[Directive a] In the fix note below, from what does IndexedMesh calculate a suitable epsilon?
[BEGIN Page excerpt]
Fix of paint on supports don't work for object that has been scaled up #6718

The triangle-ray intersection function used a hard coded epsilon,
which did not work for triangle meshes, that were either too small
or too large. Newly the epsilon may be provided to the AABBTreeIndirect
search functions externally and IndexedMesh calculates a suitable
epsilon on demand from an average triangle mesh edge length.

src/libslic3r/AABBTreeIndirect.hpp

@@ -15,11 +15,6 @@
 
 #include "Utils.hpp" // for next_highest_power_of_2()
 
-extern "C"
-{
-// Ray-Triangle Intersection Test Routines by Tomas Moller, May 2000
-#include <igl/raytri.c>
-}
 // Definition of the ray intersection hit structure.
 #include <igl/Hit.h>
 
@@ -231,6 +226,9 @@ namespace detail {
 		const VectorType					 origin;
 		const VectorType 					 dir;
 		const VectorType					 invdir;
+
+		// epsilon for ray-triangle intersection, see intersect_triangle1()
[END Page excerpt]
[Directive b] Return each line of the listing that contains the word "higher".
[BEGIN Supplied data]
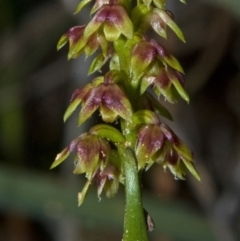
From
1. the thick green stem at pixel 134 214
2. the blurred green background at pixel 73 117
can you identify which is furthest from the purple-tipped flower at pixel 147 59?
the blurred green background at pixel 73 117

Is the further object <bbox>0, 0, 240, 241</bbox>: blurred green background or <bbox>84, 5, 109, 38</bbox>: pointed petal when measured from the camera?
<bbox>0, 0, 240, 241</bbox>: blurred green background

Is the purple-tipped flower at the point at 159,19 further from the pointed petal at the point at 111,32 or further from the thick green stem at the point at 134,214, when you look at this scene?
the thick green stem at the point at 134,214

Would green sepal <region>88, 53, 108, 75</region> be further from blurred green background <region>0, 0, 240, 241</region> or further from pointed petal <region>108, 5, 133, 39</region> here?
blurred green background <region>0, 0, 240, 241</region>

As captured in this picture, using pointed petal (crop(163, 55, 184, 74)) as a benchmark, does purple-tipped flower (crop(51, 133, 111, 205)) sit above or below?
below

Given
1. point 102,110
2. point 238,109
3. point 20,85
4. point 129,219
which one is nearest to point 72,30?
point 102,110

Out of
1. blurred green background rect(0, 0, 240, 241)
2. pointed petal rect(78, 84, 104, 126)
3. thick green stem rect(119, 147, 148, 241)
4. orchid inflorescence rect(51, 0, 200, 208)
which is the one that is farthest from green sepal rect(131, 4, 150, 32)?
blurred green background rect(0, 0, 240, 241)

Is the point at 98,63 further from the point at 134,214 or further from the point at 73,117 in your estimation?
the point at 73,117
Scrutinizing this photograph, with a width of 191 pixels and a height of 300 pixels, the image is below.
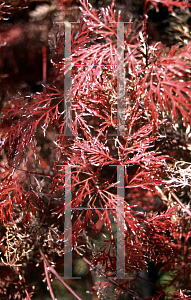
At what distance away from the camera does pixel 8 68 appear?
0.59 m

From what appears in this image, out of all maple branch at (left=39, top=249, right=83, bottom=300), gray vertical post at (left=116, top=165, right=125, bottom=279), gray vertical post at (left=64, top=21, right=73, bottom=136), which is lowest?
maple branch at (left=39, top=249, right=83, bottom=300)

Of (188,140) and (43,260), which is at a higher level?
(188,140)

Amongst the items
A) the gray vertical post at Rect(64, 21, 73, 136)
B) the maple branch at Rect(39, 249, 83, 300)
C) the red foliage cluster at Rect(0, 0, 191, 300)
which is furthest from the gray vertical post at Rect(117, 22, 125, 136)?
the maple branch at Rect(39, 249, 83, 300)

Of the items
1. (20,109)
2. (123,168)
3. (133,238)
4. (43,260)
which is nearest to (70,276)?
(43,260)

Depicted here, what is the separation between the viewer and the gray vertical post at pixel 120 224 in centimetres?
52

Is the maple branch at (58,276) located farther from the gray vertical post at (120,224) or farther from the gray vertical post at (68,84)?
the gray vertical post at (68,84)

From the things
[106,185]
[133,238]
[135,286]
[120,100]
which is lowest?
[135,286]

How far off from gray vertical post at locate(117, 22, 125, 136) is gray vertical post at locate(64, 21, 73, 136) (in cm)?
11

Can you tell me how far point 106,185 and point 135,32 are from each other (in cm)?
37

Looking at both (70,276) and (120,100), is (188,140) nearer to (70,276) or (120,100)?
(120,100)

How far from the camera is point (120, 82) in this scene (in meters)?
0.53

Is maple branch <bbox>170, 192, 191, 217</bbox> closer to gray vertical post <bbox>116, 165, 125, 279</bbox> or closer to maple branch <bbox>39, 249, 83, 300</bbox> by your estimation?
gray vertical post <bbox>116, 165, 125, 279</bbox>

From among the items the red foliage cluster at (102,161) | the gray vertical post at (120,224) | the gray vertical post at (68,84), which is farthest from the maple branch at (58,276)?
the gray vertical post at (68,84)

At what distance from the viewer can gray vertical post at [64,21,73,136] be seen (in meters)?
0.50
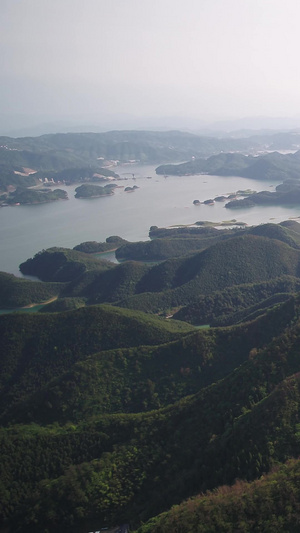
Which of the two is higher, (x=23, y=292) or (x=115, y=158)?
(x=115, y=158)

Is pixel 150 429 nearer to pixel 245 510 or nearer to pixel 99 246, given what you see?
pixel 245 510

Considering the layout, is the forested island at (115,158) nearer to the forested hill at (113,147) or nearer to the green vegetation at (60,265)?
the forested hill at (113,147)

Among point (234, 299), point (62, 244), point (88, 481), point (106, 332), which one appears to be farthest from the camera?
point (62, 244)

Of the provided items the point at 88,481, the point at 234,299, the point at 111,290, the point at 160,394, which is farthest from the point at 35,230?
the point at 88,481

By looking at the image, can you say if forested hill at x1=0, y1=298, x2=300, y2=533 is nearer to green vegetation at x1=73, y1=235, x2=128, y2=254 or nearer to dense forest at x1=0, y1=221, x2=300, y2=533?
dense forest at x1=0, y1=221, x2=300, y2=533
[END Supplied data]
[Correct output a] From an average triangle mesh edge length.

[Correct output b]
Of (188,140) and (43,260), which is at a higher level?
Which of the two is higher, (x=23, y=292) or (x=115, y=158)?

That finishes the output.